Wednesday, July 27, 2011

The elephant in the room

Throughout my childhood, I viewed my family as average: four kids, stay-at-home Mom, ranch house in the Villages, public schools.  The drama of my youth was equally banal: broken arm, awkward teen years, best friend moved away. Utterly typical, except for the elephant in the room. I was so used to living with it that I didn’t see it. 

My older brother has autism. Not Asperger’s, not mild autism, but the head-banging, knuckle-biting sort. He cracked the plasterboard wall of his room with his head. He’d whack it so hard I was convinced that the front of the forehead has no feeling. I’d touch mine sometimes, but I could feel my fingers. Maybe the senses there are only superficial? I did a few test bangs, which barely hurt (and barely hit) but I never had enough conviction to slam my head full force against the wall and test my theory.  Besides, what if I didn’t hit the sweet spot?  

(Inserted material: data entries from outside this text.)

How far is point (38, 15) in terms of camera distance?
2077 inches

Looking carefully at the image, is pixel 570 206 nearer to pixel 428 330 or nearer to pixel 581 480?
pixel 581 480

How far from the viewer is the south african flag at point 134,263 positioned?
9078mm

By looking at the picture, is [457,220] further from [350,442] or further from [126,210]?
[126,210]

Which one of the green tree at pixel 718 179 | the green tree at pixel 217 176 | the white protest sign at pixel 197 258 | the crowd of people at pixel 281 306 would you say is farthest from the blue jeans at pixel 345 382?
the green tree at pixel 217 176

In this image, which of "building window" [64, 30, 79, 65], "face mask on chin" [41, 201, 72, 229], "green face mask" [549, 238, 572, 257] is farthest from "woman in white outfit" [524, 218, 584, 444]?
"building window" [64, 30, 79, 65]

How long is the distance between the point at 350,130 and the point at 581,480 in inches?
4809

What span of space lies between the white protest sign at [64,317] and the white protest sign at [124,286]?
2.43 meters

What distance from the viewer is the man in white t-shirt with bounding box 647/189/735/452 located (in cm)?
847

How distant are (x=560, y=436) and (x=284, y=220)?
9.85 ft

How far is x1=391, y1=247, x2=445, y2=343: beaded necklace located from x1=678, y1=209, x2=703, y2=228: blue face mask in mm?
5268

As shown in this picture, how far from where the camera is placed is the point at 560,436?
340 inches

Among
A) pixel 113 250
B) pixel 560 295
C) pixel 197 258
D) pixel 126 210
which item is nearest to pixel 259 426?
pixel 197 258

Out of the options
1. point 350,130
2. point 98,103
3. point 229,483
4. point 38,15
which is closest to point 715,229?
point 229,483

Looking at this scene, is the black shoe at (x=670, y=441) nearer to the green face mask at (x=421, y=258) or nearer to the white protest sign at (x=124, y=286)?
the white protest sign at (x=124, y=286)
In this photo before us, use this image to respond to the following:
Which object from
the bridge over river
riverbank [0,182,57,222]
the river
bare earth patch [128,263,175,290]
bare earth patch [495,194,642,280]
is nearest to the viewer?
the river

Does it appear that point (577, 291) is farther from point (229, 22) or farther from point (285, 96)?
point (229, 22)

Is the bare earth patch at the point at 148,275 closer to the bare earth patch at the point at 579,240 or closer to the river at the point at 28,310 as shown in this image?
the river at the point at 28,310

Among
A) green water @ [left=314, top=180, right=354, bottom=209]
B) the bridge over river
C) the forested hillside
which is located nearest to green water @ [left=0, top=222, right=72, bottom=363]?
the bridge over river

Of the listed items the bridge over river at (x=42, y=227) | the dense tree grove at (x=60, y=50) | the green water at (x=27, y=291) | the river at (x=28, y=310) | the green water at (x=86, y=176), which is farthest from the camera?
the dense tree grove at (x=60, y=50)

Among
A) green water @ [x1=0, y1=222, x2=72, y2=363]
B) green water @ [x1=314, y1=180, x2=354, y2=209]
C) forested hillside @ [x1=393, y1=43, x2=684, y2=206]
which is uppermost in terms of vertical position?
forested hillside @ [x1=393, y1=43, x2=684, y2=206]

I need to say that my brother’s eruptions of frustration never hurt anyone. On the rare occasions when my sister or I provoked him beyond endurance, he’d pound the wall, holding me (or her) with the other hand so I could feel his anger in every wham, wham, wham against the wall next to my head. Most of the time, we avoided getting cornered, so we scampered off while he lashed out his frustration on the wall.  We had spats over the usual stuff, who empties the dishwasher or gets the bathroom next. No kid is going to let their brother get away with always having his way because of a label that no one understood.